How to complete this task: The records below must be reproduced exactly, excluding any pictures.

*** Material for the task ***

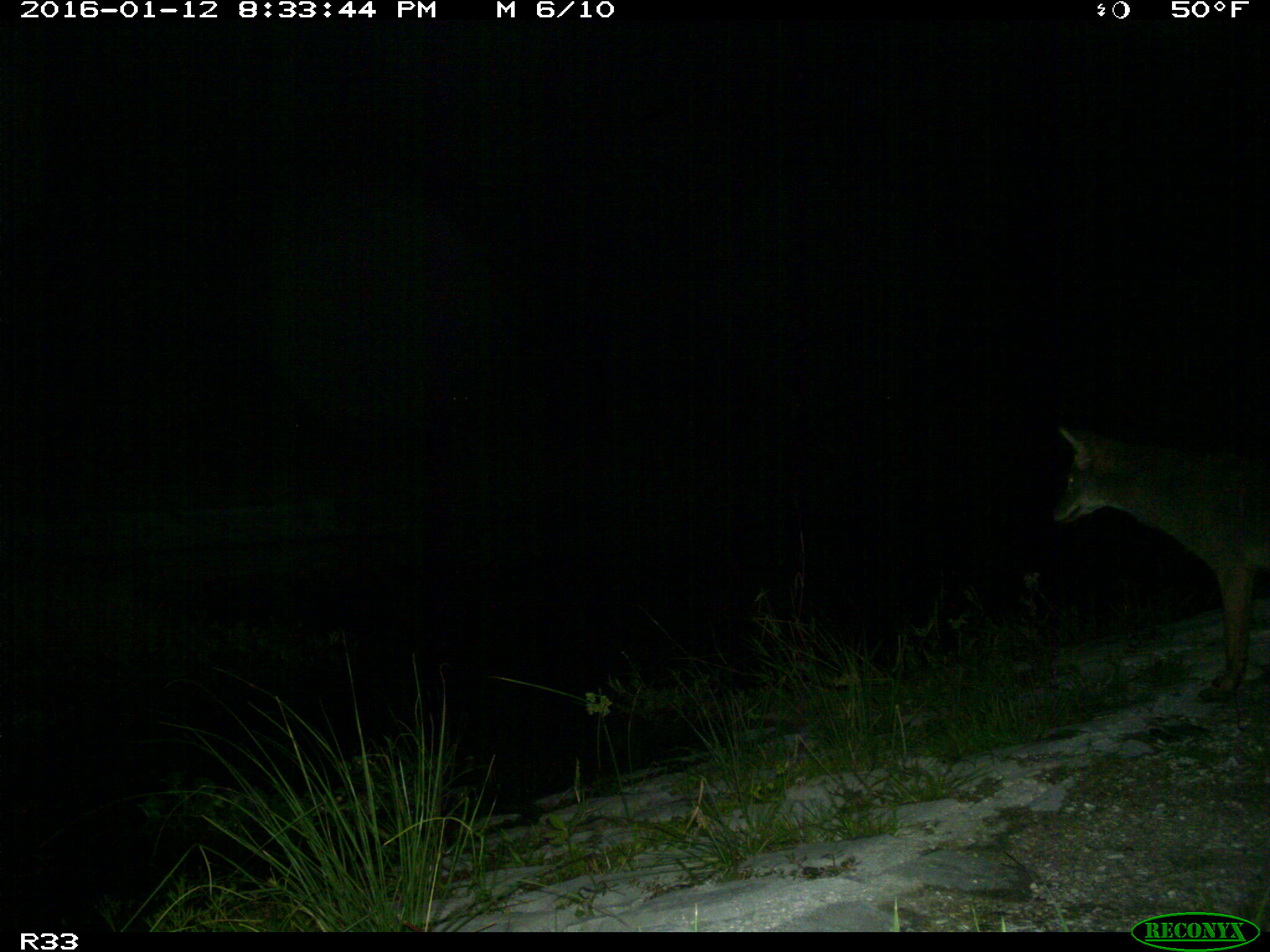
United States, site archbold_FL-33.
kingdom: Animalia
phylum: Chordata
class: Mammalia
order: Carnivora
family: Canidae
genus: Canis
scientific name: Canis latrans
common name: coyote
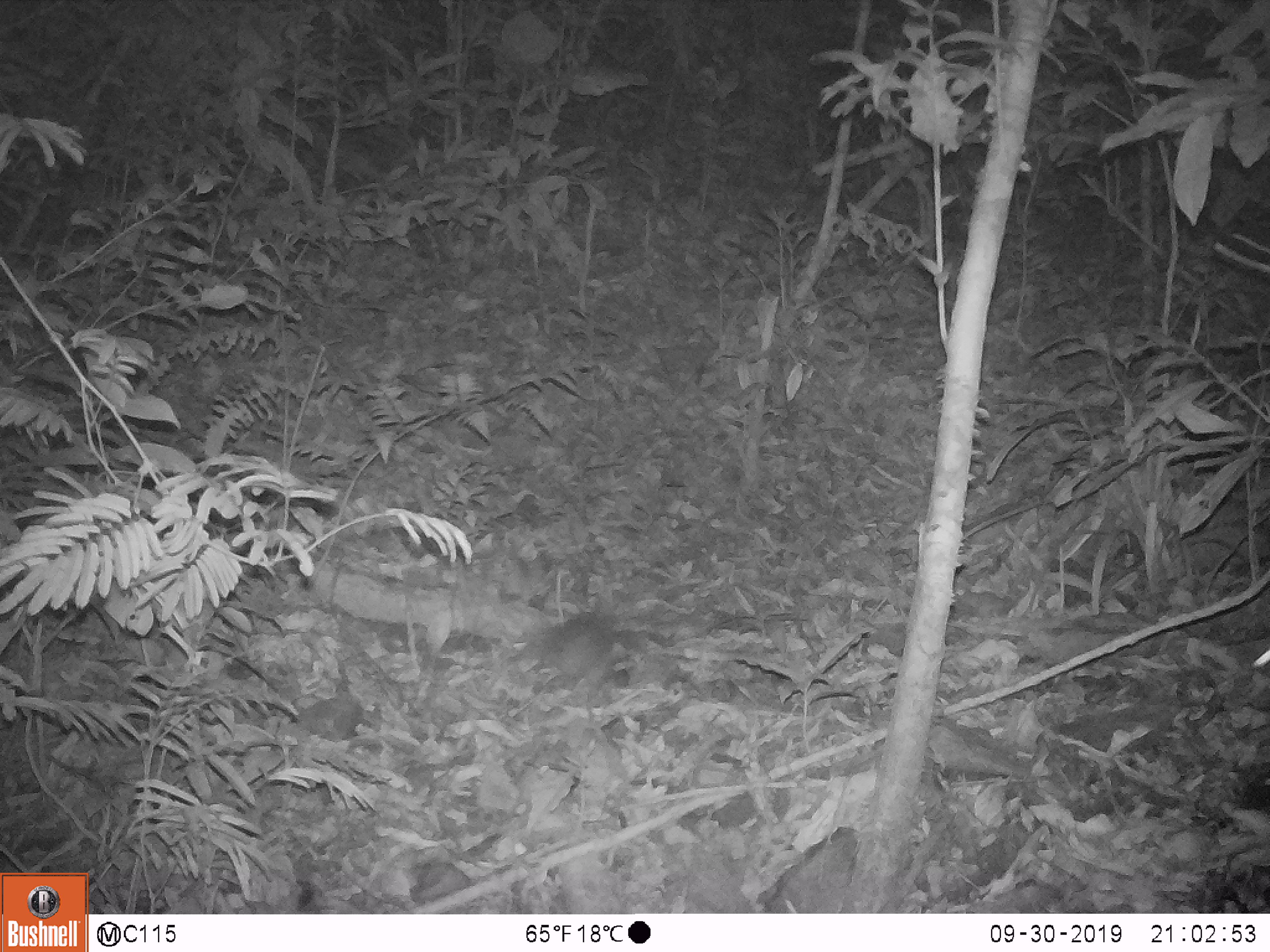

***

Your response:
United States, site archbold_FL-33.
kingdom: Animalia
phylum: Chordata
class: Mammalia
order: Carnivora
family: Canidae
genus: Canis
scientific name: Canis latrans
common name: coyote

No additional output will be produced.